QUOTED TEXT -
■ ■ ■ ■ ■

This situation reminds me of conservatives’ objections to the legal analysis in Roe v. Wade and other “right to privacy” decisions. It has taken over 50 years before the SCOTUS might be finally re-populated with potentially enough conservative Justices to accept the argument against any “right of privacy” against wholesale government orders on how to live our reproductive lives. It looks like it will take at least another 50 plus years of changes on the SCOTUS before there is any realistic chance of the Court revisiting the Heller decision to give the government the additional power to regulate gun ownership, possession and use.
It does make an interesting constrast of conservatiuve thinking about what government should control – the availability of tools that allow us to freely use our bodies for sexual activity and reproduction, but not the avialability of guns that allow us to slaughter as many innocent victims as possible in the shortest time, kill police who try to intervene. kill government employees and officials who seek to enforce laws we disagree with, and to quickly and easily kill ourselves. Priorities, priorities. . . .
Why aren’t wingnuts whining about extreme right wing litmus tests for extreme right wing judicial candidates for lifetime positions.
When a disagreement from aggrieved parties that’s settled in a lawful matter, it’s commonly done by questioning ” what was the INTENT” when the document was agreed on and signed. The intent of the second amendment was to create a militia because we did not have a standing army. My take is that if you “want”,”need” semi automatic weapons, then start training and pass muster to be called at any time for whatever reason, at any age with registered weapons.
YOU ARE ABSOLUTELY CORRECT!! COULD YOU , (OR I) email this to that liar Dan Ledderman an other lawmakers?
Mark, all readers are welcome to share my posts and their thoughts with any legislators they want. I will suggest that sharing the post with Dan Lederman is a wasteof time, as he is a craven pawn of the NRA and Trump.
Indeed, cibvet: what good is a militia if the government doesn’t know its position and strength?
In that regard, Governor Noem’s abolition of the concealed weapons registration requirement seems to fly in the face of the Founders’ intent and national security.

■ ■ ■ ■ ■

(Dataset excerpt)
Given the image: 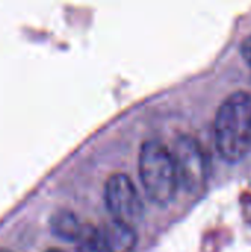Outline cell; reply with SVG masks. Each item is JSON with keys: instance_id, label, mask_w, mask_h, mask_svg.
I'll return each instance as SVG.
<instances>
[{"instance_id": "obj_4", "label": "cell", "mask_w": 251, "mask_h": 252, "mask_svg": "<svg viewBox=\"0 0 251 252\" xmlns=\"http://www.w3.org/2000/svg\"><path fill=\"white\" fill-rule=\"evenodd\" d=\"M104 196L105 204L114 220L123 221L130 226L141 220L143 211L142 199L135 183L127 174H111L105 183Z\"/></svg>"}, {"instance_id": "obj_6", "label": "cell", "mask_w": 251, "mask_h": 252, "mask_svg": "<svg viewBox=\"0 0 251 252\" xmlns=\"http://www.w3.org/2000/svg\"><path fill=\"white\" fill-rule=\"evenodd\" d=\"M50 227L55 235L67 241H77L84 226H81L77 216L68 210H59L50 217Z\"/></svg>"}, {"instance_id": "obj_1", "label": "cell", "mask_w": 251, "mask_h": 252, "mask_svg": "<svg viewBox=\"0 0 251 252\" xmlns=\"http://www.w3.org/2000/svg\"><path fill=\"white\" fill-rule=\"evenodd\" d=\"M215 142L228 162L241 161L251 149V94L235 92L219 106L215 117Z\"/></svg>"}, {"instance_id": "obj_10", "label": "cell", "mask_w": 251, "mask_h": 252, "mask_svg": "<svg viewBox=\"0 0 251 252\" xmlns=\"http://www.w3.org/2000/svg\"><path fill=\"white\" fill-rule=\"evenodd\" d=\"M0 252H10V251H7V250H4V248H0Z\"/></svg>"}, {"instance_id": "obj_5", "label": "cell", "mask_w": 251, "mask_h": 252, "mask_svg": "<svg viewBox=\"0 0 251 252\" xmlns=\"http://www.w3.org/2000/svg\"><path fill=\"white\" fill-rule=\"evenodd\" d=\"M99 232L107 252H133L138 244L135 227L114 219L105 223Z\"/></svg>"}, {"instance_id": "obj_8", "label": "cell", "mask_w": 251, "mask_h": 252, "mask_svg": "<svg viewBox=\"0 0 251 252\" xmlns=\"http://www.w3.org/2000/svg\"><path fill=\"white\" fill-rule=\"evenodd\" d=\"M241 55L246 59V62L249 63L251 68V34L244 38V41L241 43Z\"/></svg>"}, {"instance_id": "obj_2", "label": "cell", "mask_w": 251, "mask_h": 252, "mask_svg": "<svg viewBox=\"0 0 251 252\" xmlns=\"http://www.w3.org/2000/svg\"><path fill=\"white\" fill-rule=\"evenodd\" d=\"M139 176L149 199L155 204H169L179 188L178 171L172 151L157 139L142 143L139 152Z\"/></svg>"}, {"instance_id": "obj_9", "label": "cell", "mask_w": 251, "mask_h": 252, "mask_svg": "<svg viewBox=\"0 0 251 252\" xmlns=\"http://www.w3.org/2000/svg\"><path fill=\"white\" fill-rule=\"evenodd\" d=\"M46 252H64V251H61V250H56V248H53V250H49V251H46Z\"/></svg>"}, {"instance_id": "obj_7", "label": "cell", "mask_w": 251, "mask_h": 252, "mask_svg": "<svg viewBox=\"0 0 251 252\" xmlns=\"http://www.w3.org/2000/svg\"><path fill=\"white\" fill-rule=\"evenodd\" d=\"M78 241V252H107L101 232L92 226H84Z\"/></svg>"}, {"instance_id": "obj_3", "label": "cell", "mask_w": 251, "mask_h": 252, "mask_svg": "<svg viewBox=\"0 0 251 252\" xmlns=\"http://www.w3.org/2000/svg\"><path fill=\"white\" fill-rule=\"evenodd\" d=\"M179 185L188 192H198L204 188L209 176V161L200 142L189 136L176 137L172 149Z\"/></svg>"}]
</instances>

■ ■ ■ ■ ■

SHORT EXERCISE A - Could you set down, word for word, the part of the Second Amendment discussion that opens with the words containing "YOU ARE ABSOLUTELY" and closes with "and national security."?
SHORT EXERCISE B - Can you resume the Second Amendment discussion from the point where it stops?
Nothing in the lines is needed.

TASK RESPONSE A -
YOU ARE ABSOLUTELY CORRECT!! COULD YOU , (OR I) email this to that liar Dan Ledderman an other lawmakers?
Mark, all readers are welcome to share my posts and their thoughts with any legislators they want. I will suggest that sharing the post with Dan Lederman is a wasteof time, as he is a craven pawn of the NRA and Trump.
Indeed, cibvet: what good is a militia if the government doesn’t know its position and strength?
In that regard, Governor Noem’s abolition of the concealed weapons registration requirement seems to fly in the face of the Founders’ intent and national security.

TASK RESPONSE B -
The concept of “militia” as it relates to the Founding Fathers and the Constitution has been intentionally downplayed.
Historically, the Founders had a fear of a standing military/general such as seen in Rome, Britain, Napoleon, etc. The solution, create a militia that would defend its country when called upon. Pre-WWII American battles relied on militias from various states to form and become “Federalized.” A militia that needed their weapons to defend their country when called upon.
This need to defend one’s country has been transformed into stating that a person has a Constitutional right to walk into a public space with a fully automatic weapon with a 100 round clip.
Excellent research Cory. I will keep this sound constitutional logic in mind.
It’s too bad that the Second Amendment was written so poorly and ambiguously. I think it needs a re-write. Won’t happen, of course. The silliest part of it all is that SCOTUS Justices that consider themselves “originalists” or “textualists” aren’t really consistent on this topic IMO.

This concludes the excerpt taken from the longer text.